◆ WHAT YOU SHOULD DO: From the records below, print exactly the lines starting at the one containing "content_type: application/javascript; charset=utf-8" and ending at the one containing "window['5a58187a-6069-4332-bfbc-d49e59f4de6f'] = true;", ends included, and nothing else.

(Rendered images with source text)
########################################

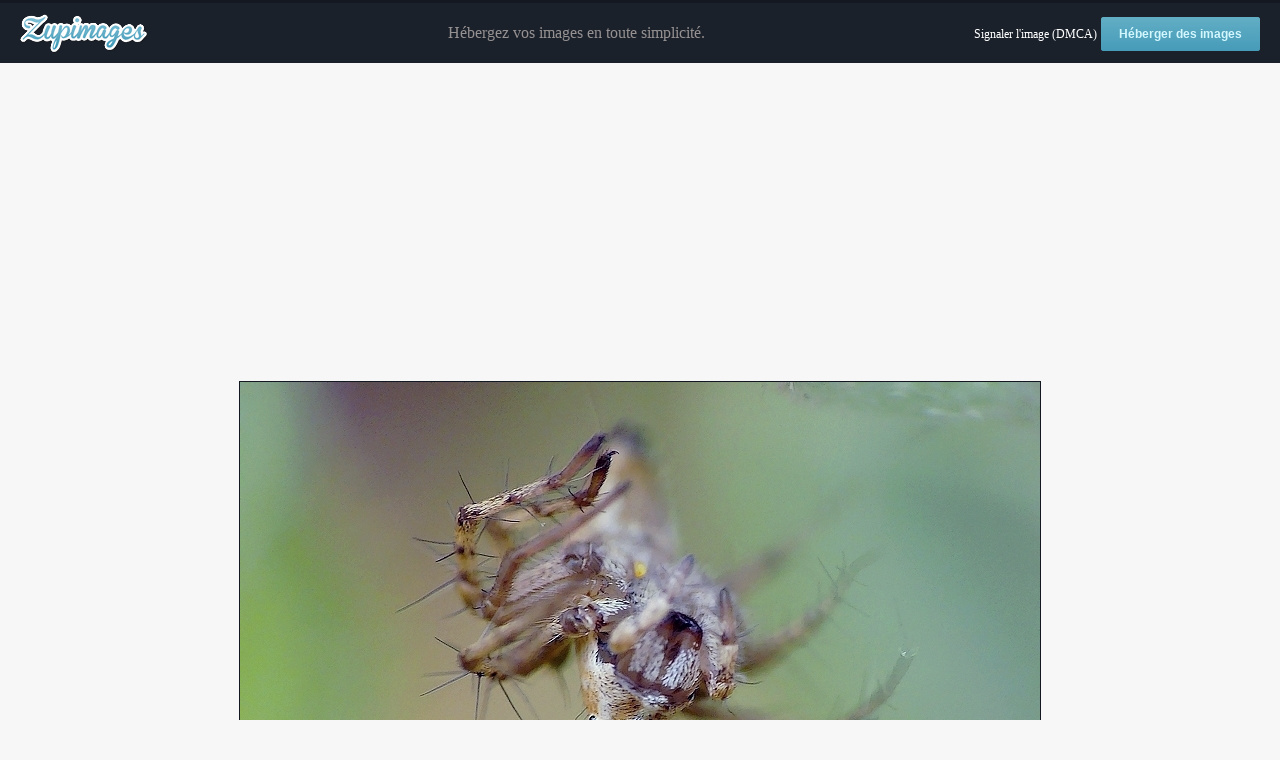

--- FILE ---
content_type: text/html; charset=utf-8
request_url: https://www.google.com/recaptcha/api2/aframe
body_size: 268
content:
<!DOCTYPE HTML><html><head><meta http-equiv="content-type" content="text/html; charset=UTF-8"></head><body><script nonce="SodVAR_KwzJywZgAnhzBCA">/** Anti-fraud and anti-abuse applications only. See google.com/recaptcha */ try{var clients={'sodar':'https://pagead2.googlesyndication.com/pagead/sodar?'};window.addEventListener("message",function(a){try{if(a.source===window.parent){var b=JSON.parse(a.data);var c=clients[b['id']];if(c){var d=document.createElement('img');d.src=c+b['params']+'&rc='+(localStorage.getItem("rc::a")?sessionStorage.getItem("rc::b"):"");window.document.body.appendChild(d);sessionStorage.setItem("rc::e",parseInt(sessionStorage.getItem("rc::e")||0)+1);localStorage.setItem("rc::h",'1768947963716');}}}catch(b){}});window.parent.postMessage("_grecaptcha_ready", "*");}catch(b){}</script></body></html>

########################################

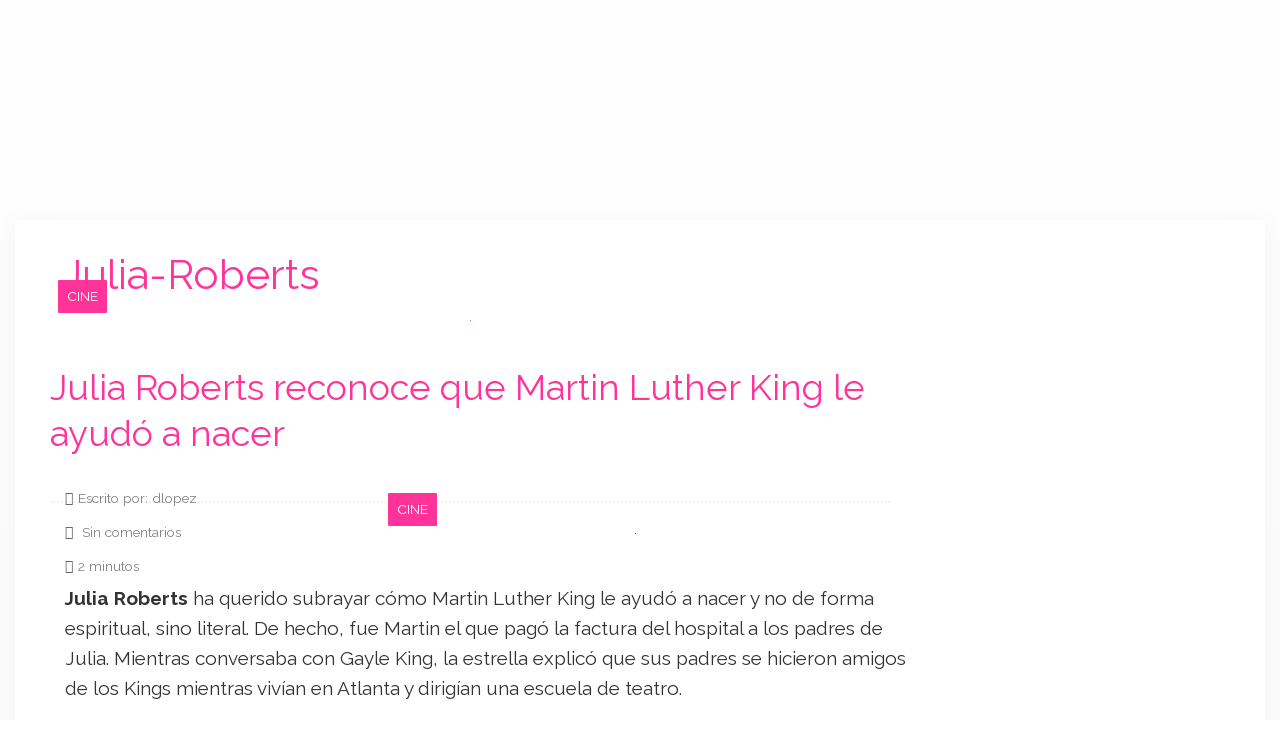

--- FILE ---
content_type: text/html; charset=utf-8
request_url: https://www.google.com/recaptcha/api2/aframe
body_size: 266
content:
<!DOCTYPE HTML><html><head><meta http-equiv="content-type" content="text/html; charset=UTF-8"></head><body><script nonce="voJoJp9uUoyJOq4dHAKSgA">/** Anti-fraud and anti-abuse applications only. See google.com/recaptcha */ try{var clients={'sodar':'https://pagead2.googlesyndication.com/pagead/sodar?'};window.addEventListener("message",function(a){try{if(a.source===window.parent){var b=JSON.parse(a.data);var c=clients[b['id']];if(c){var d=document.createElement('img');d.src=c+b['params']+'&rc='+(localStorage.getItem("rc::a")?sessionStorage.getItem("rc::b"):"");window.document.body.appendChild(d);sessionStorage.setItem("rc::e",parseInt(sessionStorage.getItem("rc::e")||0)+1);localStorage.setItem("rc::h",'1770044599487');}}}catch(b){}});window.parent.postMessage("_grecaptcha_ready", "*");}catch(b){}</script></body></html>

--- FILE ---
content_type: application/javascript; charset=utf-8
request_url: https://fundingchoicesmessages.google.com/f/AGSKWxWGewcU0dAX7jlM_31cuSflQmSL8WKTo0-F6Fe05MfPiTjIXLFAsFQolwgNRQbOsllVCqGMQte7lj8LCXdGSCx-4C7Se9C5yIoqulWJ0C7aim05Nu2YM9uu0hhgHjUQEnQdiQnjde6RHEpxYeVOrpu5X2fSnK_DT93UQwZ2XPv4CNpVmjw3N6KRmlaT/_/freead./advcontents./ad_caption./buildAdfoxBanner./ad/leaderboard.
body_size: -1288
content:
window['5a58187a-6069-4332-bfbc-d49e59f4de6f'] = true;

########################################

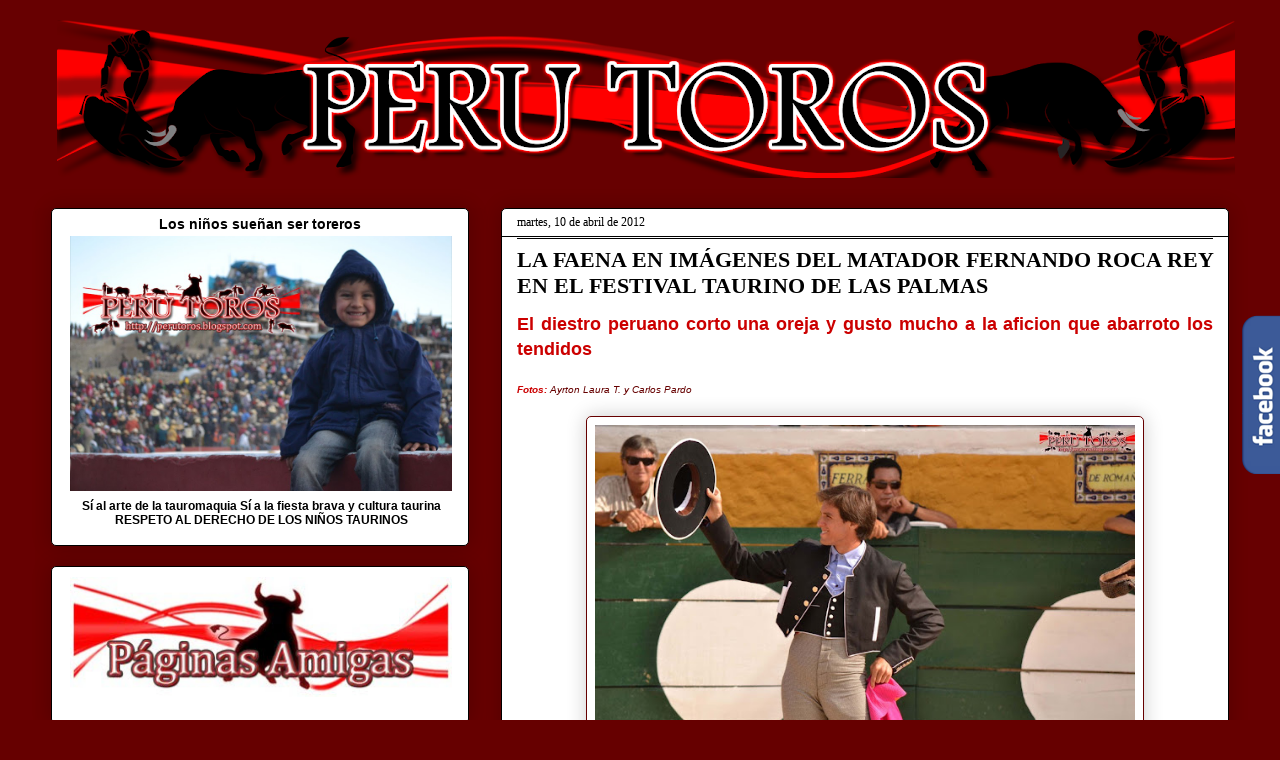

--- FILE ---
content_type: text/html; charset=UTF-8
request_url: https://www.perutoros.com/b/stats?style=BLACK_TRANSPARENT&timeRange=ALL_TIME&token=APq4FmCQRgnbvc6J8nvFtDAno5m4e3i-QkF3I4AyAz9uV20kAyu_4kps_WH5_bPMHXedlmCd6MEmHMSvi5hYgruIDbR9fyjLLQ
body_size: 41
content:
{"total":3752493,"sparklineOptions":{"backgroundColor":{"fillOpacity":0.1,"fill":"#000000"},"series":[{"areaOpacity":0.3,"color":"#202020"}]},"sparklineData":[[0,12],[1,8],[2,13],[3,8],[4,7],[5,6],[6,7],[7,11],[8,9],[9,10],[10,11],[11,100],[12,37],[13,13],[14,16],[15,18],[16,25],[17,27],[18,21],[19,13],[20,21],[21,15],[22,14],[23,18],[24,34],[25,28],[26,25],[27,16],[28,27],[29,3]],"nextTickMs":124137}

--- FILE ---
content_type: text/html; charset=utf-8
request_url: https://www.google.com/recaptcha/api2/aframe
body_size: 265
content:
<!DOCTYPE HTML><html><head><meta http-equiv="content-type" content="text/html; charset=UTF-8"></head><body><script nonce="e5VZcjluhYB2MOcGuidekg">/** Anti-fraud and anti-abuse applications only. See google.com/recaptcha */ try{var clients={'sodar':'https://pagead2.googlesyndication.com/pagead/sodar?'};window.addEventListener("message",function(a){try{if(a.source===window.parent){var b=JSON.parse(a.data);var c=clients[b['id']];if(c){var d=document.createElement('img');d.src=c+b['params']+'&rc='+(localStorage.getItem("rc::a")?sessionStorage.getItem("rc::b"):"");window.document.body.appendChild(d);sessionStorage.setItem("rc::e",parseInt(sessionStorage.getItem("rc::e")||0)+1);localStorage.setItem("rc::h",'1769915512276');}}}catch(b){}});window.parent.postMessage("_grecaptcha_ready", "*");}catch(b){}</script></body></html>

########################################

◆ OUTPUT FOR THIS TASK:
content_type: application/javascript; charset=utf-8
request_url: https://fundingchoicesmessages.google.com/f/AGSKWxWGewcU0dAX7jlM_31cuSflQmSL8WKTo0-F6Fe05MfPiTjIXLFAsFQolwgNRQbOsllVCqGMQte7lj8LCXdGSCx-4C7Se9C5yIoqulWJ0C7aim05Nu2YM9uu0hhgHjUQEnQdiQnjde6RHEpxYeVOrpu5X2fSnK_DT93UQwZ2XPv4CNpVmjw3N6KRmlaT/_/freead./advcontents./ad_caption./buildAdfoxBanner./ad/leaderboard.
body_size: -1288
content:
window['5a58187a-6069-4332-bfbc-d49e59f4de6f'] = true;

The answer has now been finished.